Is GlusterFS a good pick for keeping webservers in sync?

I've got 2 webservers, with the chance of having to add more servers along the way. Right now I keep these servers in synch using lsyncd + csync2. It works well performance wise because all files are on both servers (no network access required to open files locally), but not so well in other cases.

One example of this is if I delete a file on server 1 and immediately uploads a new file to server 1 which has the same name. The file would then be deleted from server 2 in the meantime, causing the newly uploaded file on server 1 to be deleted as server 2 sends the delete event on to server 1 to complete the "update circle".

I can't help thinking that there must be a better way to keep servers in synch. I've been looking at GlusterFS, and I see that a setup where all files are replicated to all servers are discouraged. However, I'm running CMS systems like Drupal on these servers. Such CMS systems often opens quite a few files, and I'm worried that too much network traffic to get hold of these files will slow down the requests.
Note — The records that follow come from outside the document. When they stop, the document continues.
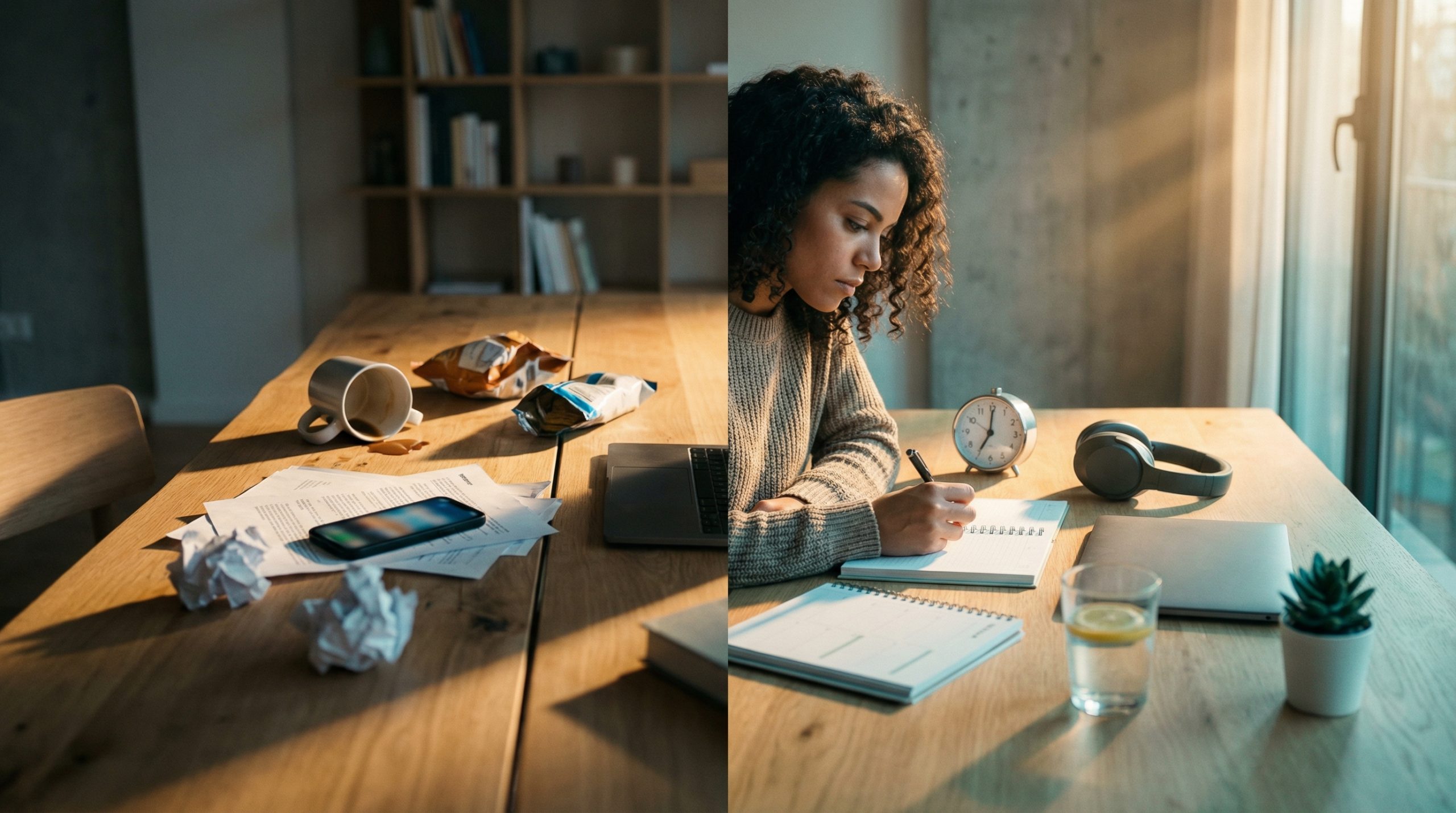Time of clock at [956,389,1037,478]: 7:00
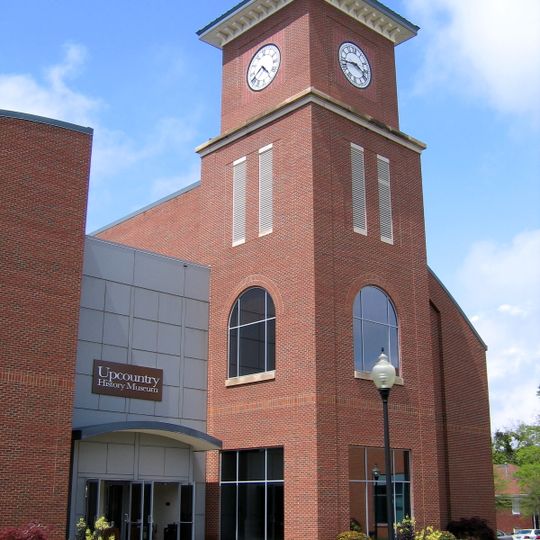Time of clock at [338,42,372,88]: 3:43
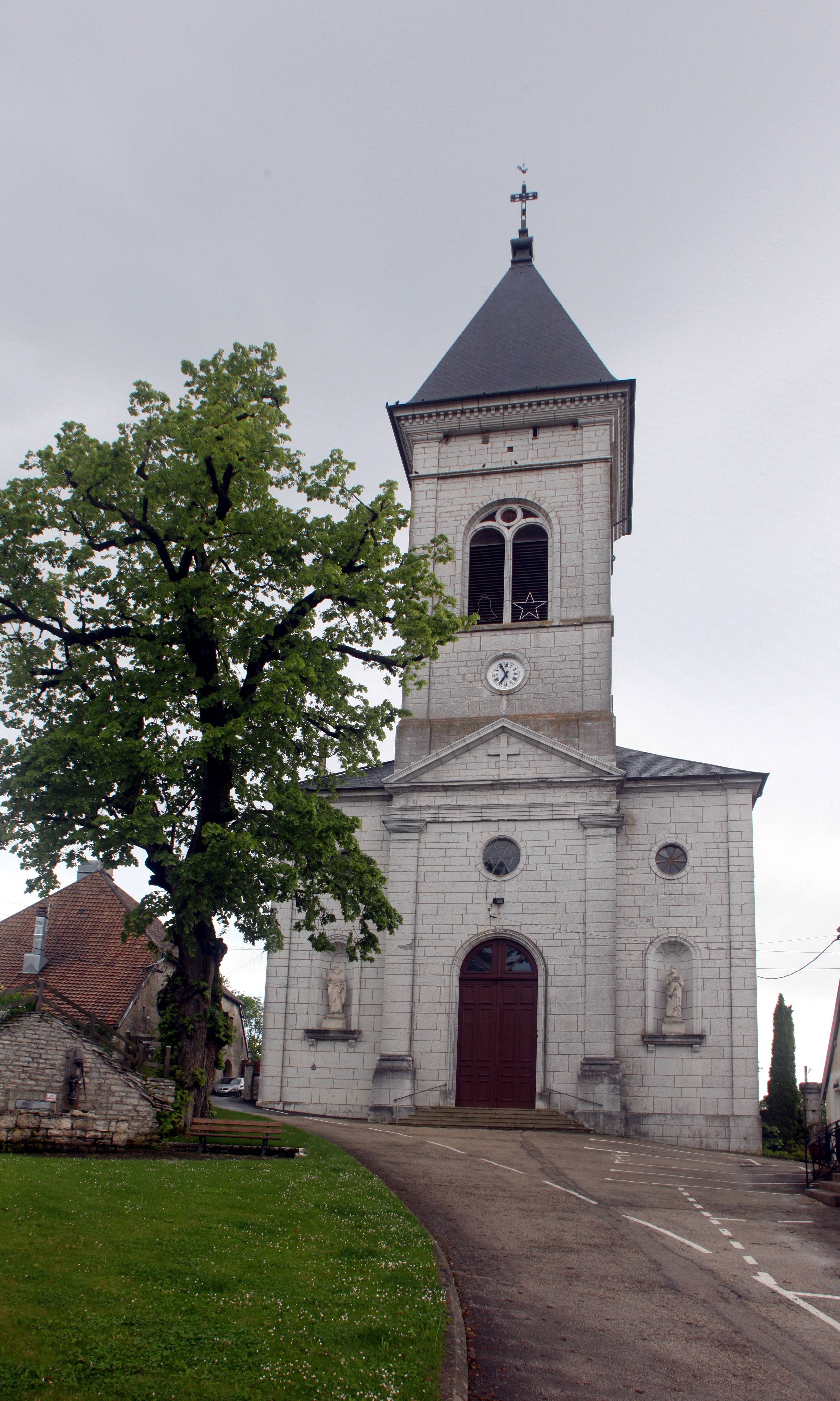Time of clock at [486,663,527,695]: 6:55
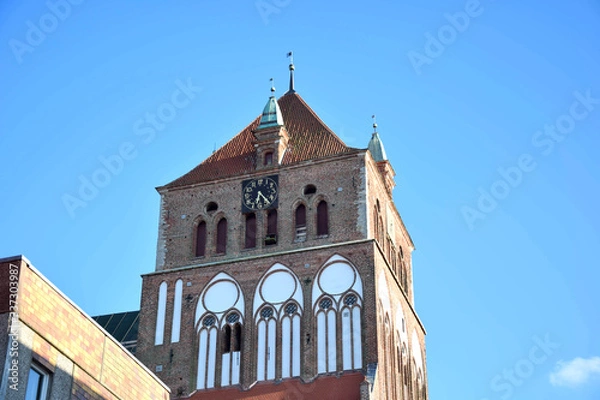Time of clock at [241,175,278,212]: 6:23
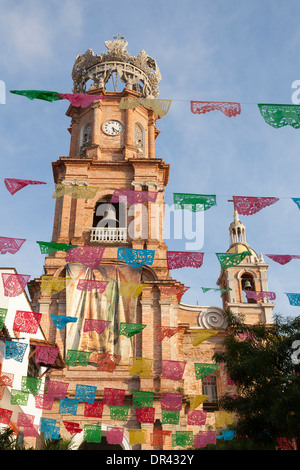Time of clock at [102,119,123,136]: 5:21
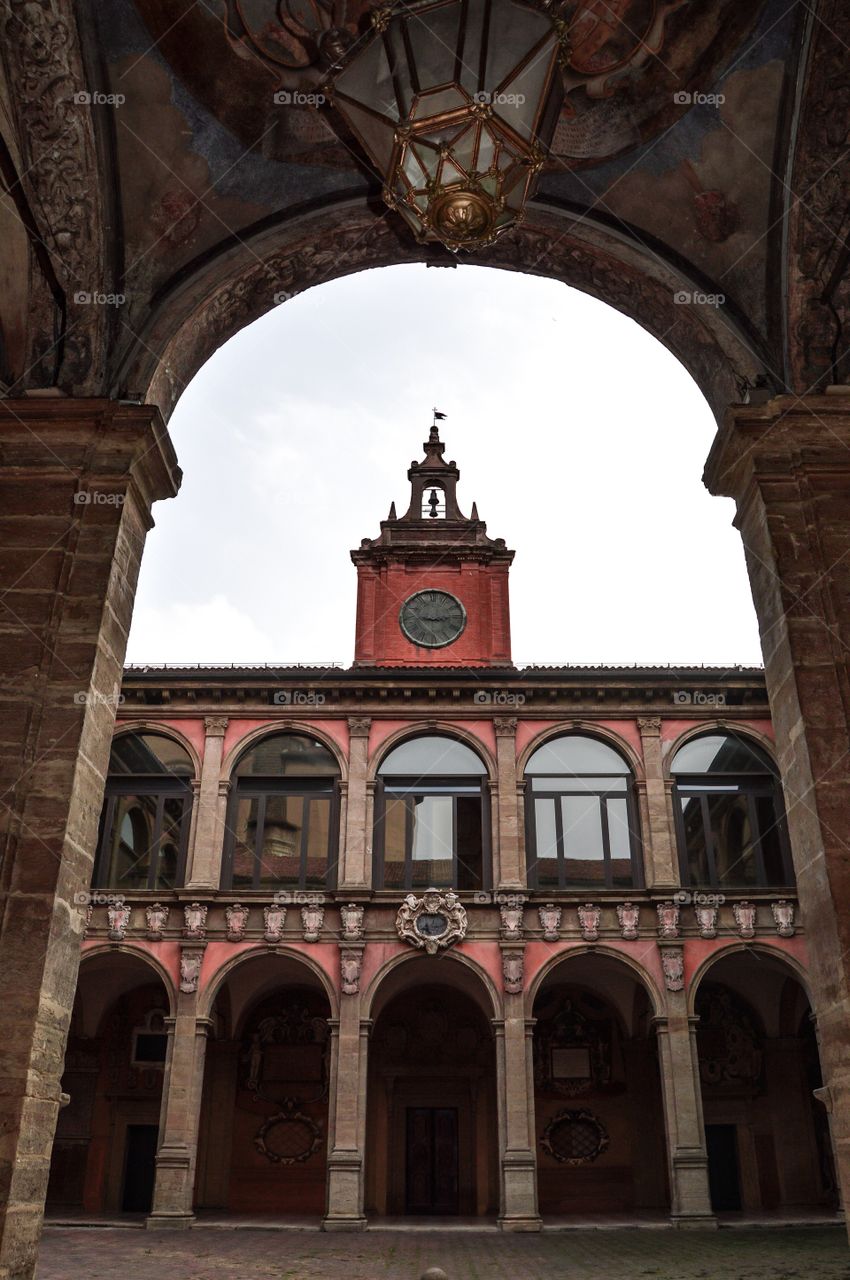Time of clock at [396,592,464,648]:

Would it be an idea to look into replacing lsyncd + csync2 with GlusterFS set up to replicate all files to all nodes, or is that a bad idea?


Solution 1:

BitTorrent Sync may do the deed for you. I'm using it to keep files in sync between a few internal servers at my house and it's doing the job wonderfully. The other thing you'll need to think about is the backend database when your app uses a CMS. Make sure that there's MySQL replication going on, or something of that sort.

Solution 2:

Gluster would solve the problem you have because it can hold the locks, propagate changes - delete the file on all other nodes, but it may add additional latency that can be a problem for a webserver. The next alternative is DRBD+OCFS2 or GFS, but that's probably more complex as with gluster you are using the underlying filesystem - it doesn't operate at the block level so if servers are out of sync it's not too hard to fix, files can't get corrupted so easily because of split brains, etc...

We are using it for a mailserver and it is quite slow for directories with a lot of files. You should definitely test everything before deploying. I'm currently testing the NFS mount because it works better for small files.

Solution 3:

GlusterFS is hard to deploy. For web data, file sync level like Unison is much easier to deploy and maintenance.

DRBD is a perfect solution for keep data sync at block level. But you have to format them to special format like OCFS2 or something similar.